Ender’s Game faces backlash over author Orson Scott Card’s anti-gay views

In the essence of transparency, I’m neither for or against homosexuals. Sometimes I think people on both sides are being far too militant over the entire thing. So, the purpose of the post is to point out the controversy swirling and why authors are best keeping their views to themselves sometimes.

 Science-fiction writer Orson Scott Card is leading opponent of same-sex marriage

per the Independent


Perhaps You Should Boycott Ender’s Game

This is from Forbes magazine. I don’t agree with the article, but I’ll let you decide. Boycotting a movie that the author hasn’t been involved with for years is rather stupid. Boycotting his books would be far more effective.
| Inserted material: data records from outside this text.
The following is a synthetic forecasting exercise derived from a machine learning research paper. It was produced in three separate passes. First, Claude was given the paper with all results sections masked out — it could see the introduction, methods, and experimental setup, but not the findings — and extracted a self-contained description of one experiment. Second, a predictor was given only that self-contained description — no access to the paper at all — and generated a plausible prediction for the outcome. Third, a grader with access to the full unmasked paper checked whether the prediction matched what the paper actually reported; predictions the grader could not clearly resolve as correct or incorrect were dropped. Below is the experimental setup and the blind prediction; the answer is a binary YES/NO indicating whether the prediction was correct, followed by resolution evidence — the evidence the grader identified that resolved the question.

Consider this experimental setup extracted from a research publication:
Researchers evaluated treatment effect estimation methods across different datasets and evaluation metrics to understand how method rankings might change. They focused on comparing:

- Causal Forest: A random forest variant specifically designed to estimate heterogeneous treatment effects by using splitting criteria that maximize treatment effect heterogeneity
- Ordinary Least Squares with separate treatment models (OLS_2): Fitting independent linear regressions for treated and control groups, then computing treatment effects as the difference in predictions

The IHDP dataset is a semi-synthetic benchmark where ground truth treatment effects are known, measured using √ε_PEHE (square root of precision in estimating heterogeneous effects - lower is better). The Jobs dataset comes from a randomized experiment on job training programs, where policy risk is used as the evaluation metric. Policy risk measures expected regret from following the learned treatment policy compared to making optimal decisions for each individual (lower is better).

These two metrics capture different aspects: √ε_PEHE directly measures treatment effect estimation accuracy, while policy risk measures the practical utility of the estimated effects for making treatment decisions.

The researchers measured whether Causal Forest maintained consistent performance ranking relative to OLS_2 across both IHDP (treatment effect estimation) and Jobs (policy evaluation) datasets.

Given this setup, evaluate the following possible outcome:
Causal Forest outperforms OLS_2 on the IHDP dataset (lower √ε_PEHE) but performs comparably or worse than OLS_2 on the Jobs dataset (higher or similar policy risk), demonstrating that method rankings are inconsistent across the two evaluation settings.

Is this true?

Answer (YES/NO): NO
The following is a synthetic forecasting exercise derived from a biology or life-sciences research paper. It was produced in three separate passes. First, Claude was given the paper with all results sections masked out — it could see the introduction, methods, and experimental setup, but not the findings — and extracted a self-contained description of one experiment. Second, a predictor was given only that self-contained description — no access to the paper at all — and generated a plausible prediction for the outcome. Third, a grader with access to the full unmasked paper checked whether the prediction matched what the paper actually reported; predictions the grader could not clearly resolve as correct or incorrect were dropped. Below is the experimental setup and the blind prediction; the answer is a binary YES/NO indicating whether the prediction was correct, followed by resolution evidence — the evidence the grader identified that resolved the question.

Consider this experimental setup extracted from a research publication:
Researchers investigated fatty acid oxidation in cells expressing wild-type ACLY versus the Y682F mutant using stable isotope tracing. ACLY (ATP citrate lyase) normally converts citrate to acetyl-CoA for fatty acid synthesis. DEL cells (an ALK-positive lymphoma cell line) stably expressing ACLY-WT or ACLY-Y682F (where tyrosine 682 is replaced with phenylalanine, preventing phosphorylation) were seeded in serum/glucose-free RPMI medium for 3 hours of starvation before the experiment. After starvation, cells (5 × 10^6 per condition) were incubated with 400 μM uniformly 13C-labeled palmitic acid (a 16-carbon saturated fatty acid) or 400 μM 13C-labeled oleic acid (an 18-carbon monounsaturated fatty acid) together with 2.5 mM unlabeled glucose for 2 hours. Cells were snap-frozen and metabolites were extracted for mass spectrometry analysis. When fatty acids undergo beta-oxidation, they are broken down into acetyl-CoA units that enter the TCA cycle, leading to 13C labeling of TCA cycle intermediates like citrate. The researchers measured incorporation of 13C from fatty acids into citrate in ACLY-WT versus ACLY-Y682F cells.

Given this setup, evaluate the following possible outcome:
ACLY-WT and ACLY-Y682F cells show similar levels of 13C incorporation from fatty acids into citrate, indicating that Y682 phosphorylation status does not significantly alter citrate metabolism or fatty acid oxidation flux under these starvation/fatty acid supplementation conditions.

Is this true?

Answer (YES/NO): NO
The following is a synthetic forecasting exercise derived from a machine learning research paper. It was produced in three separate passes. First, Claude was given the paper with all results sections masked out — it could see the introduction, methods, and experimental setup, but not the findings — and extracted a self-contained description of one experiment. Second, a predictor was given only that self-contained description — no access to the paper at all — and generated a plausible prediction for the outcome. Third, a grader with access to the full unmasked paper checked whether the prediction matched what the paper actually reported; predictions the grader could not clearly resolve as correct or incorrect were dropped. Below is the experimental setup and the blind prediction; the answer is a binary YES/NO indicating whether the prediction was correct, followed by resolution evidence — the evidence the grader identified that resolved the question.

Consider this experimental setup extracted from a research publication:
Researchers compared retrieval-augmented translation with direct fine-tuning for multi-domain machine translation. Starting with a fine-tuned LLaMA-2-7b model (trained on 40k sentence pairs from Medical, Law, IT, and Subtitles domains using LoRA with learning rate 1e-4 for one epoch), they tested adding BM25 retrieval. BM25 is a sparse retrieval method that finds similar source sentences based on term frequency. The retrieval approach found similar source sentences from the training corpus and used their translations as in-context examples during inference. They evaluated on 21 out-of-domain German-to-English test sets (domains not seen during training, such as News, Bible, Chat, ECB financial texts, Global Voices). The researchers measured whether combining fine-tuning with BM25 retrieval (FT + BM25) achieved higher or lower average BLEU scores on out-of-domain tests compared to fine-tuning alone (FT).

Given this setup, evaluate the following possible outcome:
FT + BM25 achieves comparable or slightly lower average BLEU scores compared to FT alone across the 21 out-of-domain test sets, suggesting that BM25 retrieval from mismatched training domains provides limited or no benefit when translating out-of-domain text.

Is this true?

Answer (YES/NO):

Avoiding the movie just hurts the film company because Card’s already gotten his money.


Could the Ender’s Game boycott actually sink the movie?





Usually when people organize a boycott of a big Hollywood movie, you sort of assume they’ll barely make a dent. But with Ender’s Game, it actually seems somewhat possible that the fan boycott of the film could generate enough static to keep the studio from getting the word out.

A bit of backstory: Ender’s Game is a classic 1985 novel by Orson Scott Card, about a war between humans and insectoid aliens, known as the Formics or “Buggers.” The book has won tons of awards, and is considered a major classic of the genre. In the nearly three decades since writing Ender’s Game, Card has established himself as a leading critic of same-sex marriage, and has advocated for laws against homosexuality.

Over the years, Card’s homophobic views have caused an uproar — most notably when he wrote a weird gay-baiting version of Shakespeare’s Hamlet and when the artist on his Superman comic quit to avoid controversy over his views.

But it wasn’t until recently, with a huge budget movie of Ender’s Game coming this fall, that Card’s opinions on homosexuality have become more of an issue. A group called Geeks OUT has started a campaign called Skip Ender’s Game on the grounds that if you buy a ticket to the movie, you’re putting money in Card’s pockets. This boycott was already getting a lot of attention, when Card threw gasoline on the fire by issuing a bizarre statement claiming that homosexuality wasn’t an issue in 1985, and boycotting his work is a sign of intolerance.

All of which makes me wonder: Is this controversy going to make it hard to get mainstream audiences to pay attention to the film? To be successful, an Ender’s Gamefilm has to reach beyond fans of the books, and if the movie is remotely close to the subject matter of the book, then there are going to be some themes and ideas that will freak out a lot of mainstream audiences. Reading from this book has already gotten one middle-school teacher in trouble.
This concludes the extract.